I am supervising 37 tutors working with over 200 children in Florida.  Our job is to help the students do well on the Florida Comprehensive Assessment Test.  The curriculum we are using is designed to teach test "strategies".  Frankly I am appalled that such strategies as "finding main idea"; "making predictions"; "Identifying author's purpose" and "Guessing word meaning from context" are being mandated for teachers to teach. I see so many children who cannot read well or  dislike reading after a few years of this kind of instruction.  I would never permit such instruction for my children because I happen to be educated in more effective methods of teaching children how to read and getting them to like reading and books.  Years from now we may be looking back at the "startegies" and wonder "What were they thinking?"

Sharon Hillestad, 

Clearwater, Fl

 

I'm grateful, actually, to the people who told me to pause and think about main ideas and predictions.   It really does add to the reading experience; I was a "charge throught the story!" reader and missed all kinds of nuances. 

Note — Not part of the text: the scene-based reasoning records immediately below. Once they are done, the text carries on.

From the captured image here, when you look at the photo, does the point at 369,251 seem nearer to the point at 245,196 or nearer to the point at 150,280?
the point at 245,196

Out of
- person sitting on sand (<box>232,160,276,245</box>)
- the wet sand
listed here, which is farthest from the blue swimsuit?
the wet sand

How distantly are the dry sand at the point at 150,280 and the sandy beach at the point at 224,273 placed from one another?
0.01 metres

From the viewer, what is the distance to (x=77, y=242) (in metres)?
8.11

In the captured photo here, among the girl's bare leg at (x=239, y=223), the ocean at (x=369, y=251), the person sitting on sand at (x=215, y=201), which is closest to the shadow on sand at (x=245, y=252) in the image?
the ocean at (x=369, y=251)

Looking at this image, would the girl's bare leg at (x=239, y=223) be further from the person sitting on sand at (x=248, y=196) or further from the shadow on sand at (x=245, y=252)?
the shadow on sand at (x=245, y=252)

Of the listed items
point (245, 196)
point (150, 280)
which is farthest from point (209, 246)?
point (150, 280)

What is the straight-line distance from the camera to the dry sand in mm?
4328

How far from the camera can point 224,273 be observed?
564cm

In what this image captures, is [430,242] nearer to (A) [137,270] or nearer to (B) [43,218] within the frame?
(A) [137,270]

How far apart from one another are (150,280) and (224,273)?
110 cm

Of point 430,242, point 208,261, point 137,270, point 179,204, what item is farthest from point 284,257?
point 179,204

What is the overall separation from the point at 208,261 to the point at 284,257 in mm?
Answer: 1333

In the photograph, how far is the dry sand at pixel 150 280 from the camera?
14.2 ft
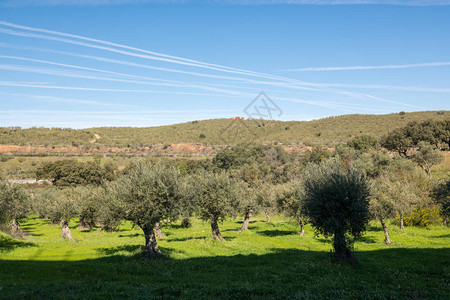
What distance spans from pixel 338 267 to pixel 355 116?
180388 mm

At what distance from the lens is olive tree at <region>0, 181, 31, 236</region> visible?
4147 centimetres

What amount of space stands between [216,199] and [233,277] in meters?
17.8

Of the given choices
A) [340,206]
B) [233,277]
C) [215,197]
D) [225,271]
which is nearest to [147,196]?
[225,271]

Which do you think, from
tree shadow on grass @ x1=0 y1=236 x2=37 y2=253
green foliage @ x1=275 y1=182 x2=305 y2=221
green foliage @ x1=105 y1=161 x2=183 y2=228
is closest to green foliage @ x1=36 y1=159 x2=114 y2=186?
tree shadow on grass @ x1=0 y1=236 x2=37 y2=253

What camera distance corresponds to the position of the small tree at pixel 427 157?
3140 inches

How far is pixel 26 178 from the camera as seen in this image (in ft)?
372

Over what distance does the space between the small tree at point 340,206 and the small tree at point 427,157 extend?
212 feet

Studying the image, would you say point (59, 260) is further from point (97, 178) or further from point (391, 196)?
point (97, 178)

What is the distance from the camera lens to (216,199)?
1508 inches

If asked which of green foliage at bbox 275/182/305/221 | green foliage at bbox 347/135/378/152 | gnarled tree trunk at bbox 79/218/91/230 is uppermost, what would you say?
green foliage at bbox 347/135/378/152

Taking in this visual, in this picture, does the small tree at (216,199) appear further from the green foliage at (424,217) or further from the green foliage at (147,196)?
the green foliage at (424,217)

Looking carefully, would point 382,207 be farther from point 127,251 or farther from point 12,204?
point 12,204

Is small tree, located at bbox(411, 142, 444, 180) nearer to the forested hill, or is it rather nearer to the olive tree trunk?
the forested hill

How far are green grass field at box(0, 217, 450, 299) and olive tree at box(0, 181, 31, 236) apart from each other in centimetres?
885
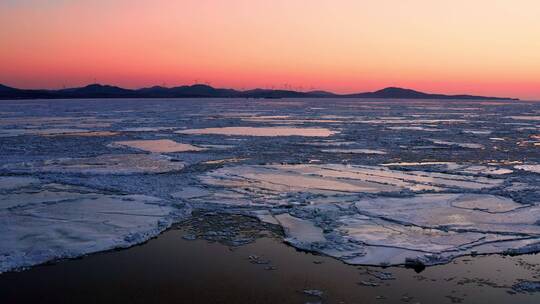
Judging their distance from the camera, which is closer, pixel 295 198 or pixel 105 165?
pixel 295 198

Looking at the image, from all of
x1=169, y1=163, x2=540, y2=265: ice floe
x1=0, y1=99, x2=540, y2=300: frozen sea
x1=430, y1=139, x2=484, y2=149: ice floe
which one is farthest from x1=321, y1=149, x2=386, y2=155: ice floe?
x1=169, y1=163, x2=540, y2=265: ice floe

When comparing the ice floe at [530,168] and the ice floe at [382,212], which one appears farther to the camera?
the ice floe at [530,168]

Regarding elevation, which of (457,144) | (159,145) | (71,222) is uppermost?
(457,144)

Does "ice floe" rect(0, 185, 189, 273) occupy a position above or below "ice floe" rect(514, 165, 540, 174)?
below

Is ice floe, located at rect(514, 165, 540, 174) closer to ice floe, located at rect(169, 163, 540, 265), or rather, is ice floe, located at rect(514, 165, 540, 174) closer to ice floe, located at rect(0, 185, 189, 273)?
ice floe, located at rect(169, 163, 540, 265)

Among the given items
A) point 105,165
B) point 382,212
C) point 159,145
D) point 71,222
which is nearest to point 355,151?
point 159,145

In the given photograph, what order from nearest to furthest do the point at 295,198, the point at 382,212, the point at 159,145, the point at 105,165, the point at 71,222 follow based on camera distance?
the point at 71,222
the point at 382,212
the point at 295,198
the point at 105,165
the point at 159,145

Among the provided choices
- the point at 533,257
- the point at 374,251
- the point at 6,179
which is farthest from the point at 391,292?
the point at 6,179

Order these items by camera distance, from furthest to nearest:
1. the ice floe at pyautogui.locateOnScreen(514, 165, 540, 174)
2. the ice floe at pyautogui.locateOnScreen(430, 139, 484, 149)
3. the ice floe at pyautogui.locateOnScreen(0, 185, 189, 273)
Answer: the ice floe at pyautogui.locateOnScreen(430, 139, 484, 149) < the ice floe at pyautogui.locateOnScreen(514, 165, 540, 174) < the ice floe at pyautogui.locateOnScreen(0, 185, 189, 273)

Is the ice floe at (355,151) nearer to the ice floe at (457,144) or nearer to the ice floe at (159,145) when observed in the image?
the ice floe at (457,144)

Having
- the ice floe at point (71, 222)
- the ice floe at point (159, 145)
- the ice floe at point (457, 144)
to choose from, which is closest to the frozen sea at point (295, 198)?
the ice floe at point (71, 222)

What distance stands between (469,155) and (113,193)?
9.91 meters

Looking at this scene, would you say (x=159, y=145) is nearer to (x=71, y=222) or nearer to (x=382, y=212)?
(x=71, y=222)

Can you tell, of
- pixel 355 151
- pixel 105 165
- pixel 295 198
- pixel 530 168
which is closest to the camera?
pixel 295 198
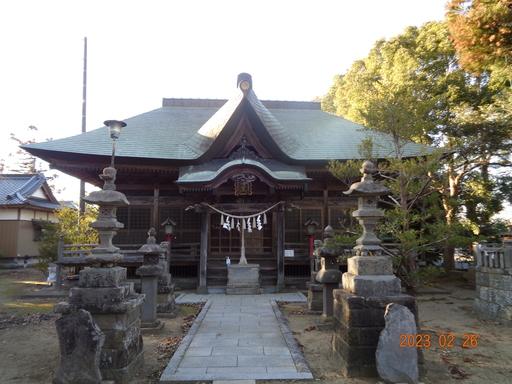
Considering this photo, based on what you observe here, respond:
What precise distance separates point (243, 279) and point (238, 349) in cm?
647

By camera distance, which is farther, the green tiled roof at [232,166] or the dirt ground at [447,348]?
the green tiled roof at [232,166]

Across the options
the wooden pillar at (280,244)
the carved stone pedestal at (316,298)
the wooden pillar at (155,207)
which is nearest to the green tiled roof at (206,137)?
the wooden pillar at (155,207)

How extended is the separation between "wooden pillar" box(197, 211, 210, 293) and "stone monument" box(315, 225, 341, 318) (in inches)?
214

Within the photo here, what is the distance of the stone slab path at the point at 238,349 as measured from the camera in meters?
5.21

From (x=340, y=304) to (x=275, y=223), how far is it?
29.0 ft

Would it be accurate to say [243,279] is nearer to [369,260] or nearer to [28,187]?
[369,260]

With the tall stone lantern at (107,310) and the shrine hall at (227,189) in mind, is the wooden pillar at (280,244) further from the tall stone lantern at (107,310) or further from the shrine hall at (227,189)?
the tall stone lantern at (107,310)

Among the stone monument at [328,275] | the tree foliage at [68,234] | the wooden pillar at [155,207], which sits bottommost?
the stone monument at [328,275]

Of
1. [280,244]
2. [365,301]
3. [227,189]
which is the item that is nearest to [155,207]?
[227,189]

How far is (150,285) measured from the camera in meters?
8.09

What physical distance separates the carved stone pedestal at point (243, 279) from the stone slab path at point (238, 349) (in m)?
2.64

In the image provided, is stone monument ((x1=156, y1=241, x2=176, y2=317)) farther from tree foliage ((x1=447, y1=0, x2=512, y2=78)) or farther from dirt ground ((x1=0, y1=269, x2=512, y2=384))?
tree foliage ((x1=447, y1=0, x2=512, y2=78))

Of critical importance is that yes, I also received solid, well-grounded instruction in the code.

I'm thinking of "startegies" as a coinable term, too... 

I don't think Tom's posting here was seeking alternatives to current teaching methodologies, but rather was referring to a body of work he has presented before that argues for adult education over endless investment in early childhood education.  Every public education teacher learns during their first year of parent-teacher conferences that the problem with some kids is their parents!  In fact, my experience in elementary teaching made me realize I needed to deal with adults if I really wanted to impact children.

For me, the best breaks I got in life was when my dad brought me to Alaska at age 11, and when he kicked me out of the family home at age 17--before I graduated high school. Unlike my siblings, I figured it out: Parents are the first teachers, and if they teach the wrong things to their kids, the kids continue a flawed legacy.

Donn Liston, MEd

Anchorage, Alaska 

I agree with Mr. Liston. Dr. Sticht has long been a proponent of adult education as an important step in breaking the intergenerational cycle of low literacy. Parents who themselves understand the value and importance of education pass those traits onto their children. Family literacy programs have a 20-year history of lifting families out of poverty and low literacy by providing educational opportunities to parents while helping them understand their role as their children’s first teachers.